Başörtüsü sorununda yüksek okul düzeyinde yaşanan rahatlamaya rağmen eğitimin diğer kademelerinde, çalışma hayatında yasak sürüyor, daha kötüsü de yaygın biçimde yasağı kanıksama hali söz konusu. Kemalist-yasakçı çevreler gözünde başörtüsü sorunu da başörtülüler de ya vahim bir tehlikeye işaret ediyor ya da görünmez bir niteliğe sahipler.

YGS’deki şifre tartışması dolayısıyla gençlerin psikolojilerinin bozulma ihtimalinden söz eden, bu şekilde LYS’ye moral bozukluğu ile gireceklerinden kaygı duyanların çokluğu dikkat çekici. Ne kadar duyarlıymışlar, ne kadar vicdanlıymışlar! Peki, acaba bu zevat yıllardır her imtihanda başörtülü genç kızların yaşadıkları sıkıntıyı, azabı, aşağılamayı hiç görmüş, dert edinmiş miydi? Geçtiğimiz ay yine benzeri bir durumla karşılaştık. ALES’e İzmir’de giren bazı öğrencilerin sınav saatleri soru kitapçıklarının yanlış basılmasından ötürü 1 saat kaydı ve yoğun tartışmalara sebep oldu. Bu bir saatlik gecikmenin doğurabileceği olumsuz etkileri dahi moral-motivasyon açısından değerlendirebilen bir “ince ruh” var karşımızda. Ama ne gariptir ki, aynı imtihana bazı başörtülü bayanların sokulmak istenmeyişinin nasıl bir sıkıntıya, gerilime yol açmış olabileceği üzerinde hiçbir biçimde durmuyorlar. Çünkü en iyimser bir yaklaşımla başörtüsü görünmez bir şey bunlar için! 

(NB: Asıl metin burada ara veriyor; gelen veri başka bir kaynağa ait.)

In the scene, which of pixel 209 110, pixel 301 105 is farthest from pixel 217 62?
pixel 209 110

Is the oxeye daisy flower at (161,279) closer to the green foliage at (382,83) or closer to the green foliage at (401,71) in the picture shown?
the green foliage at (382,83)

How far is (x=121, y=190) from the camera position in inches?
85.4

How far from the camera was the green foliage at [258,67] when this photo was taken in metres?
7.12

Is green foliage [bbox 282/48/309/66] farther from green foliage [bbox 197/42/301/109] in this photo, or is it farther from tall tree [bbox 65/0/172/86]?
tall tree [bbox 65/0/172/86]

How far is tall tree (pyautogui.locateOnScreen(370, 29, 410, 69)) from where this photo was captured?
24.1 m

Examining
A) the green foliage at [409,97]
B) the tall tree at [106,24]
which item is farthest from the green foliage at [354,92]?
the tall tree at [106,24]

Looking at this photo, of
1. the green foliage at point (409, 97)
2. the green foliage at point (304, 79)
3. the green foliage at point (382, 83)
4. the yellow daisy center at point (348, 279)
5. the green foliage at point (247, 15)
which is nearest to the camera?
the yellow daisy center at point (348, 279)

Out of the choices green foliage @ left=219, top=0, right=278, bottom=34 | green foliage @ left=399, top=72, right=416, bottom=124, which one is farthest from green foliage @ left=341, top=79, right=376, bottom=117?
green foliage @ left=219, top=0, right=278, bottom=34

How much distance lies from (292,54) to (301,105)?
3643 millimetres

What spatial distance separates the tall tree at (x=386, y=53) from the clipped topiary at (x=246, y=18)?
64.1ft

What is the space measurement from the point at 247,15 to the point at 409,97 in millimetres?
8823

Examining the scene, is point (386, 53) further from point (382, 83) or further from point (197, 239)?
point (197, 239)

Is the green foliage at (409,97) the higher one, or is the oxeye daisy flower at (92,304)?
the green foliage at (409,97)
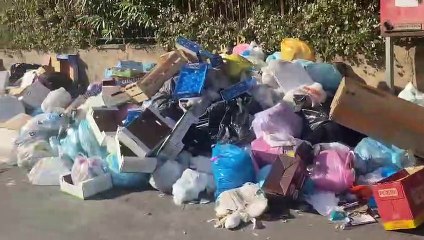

Ve ne ayıptır ki, başörtüsü AK Parti için de görünmez bir şey! Aday listelerinde bu durum açık biçimde ortaya çıktı. Başörtülülerin de aday gösterilmesine yönelik çağrılara, taleplere kulak tıkandı. Yıllardır yasakçılıkla, ayrımcılıkla mücadele ettiği iddiasında olan bir parti katı bir yasakçı uygulamayla tek bir başörtülü adaya dahi listelerinde yer vermedi. Elbette seçimlere katılmak, Meclis’e girmek İslami kimliğini önemseyenler açısından oldukça tartışmalı, bol riskli bir konu. Sistem algısından mücadele kavrayışına kadar bir dizi hususu atlayıp sorunu başörtüsüne indirgemek ve “Başörtülüler varsa sorun yok!” noktasına gelmek doğru bir tutum değil, savunduğumuz da zaten bu değil. Mamafih başörtülü bayanları birikimleri, vasıfları, siyasi tecrübeleri ne olursa olsun sadece başörtülerinden dolayı liste dışı bırakmak yasağı içselleştirmekten başka ne anlama gelir? Bu tutum şiddetle eleştirilmesi gereken bir ikiyüzlülüktür!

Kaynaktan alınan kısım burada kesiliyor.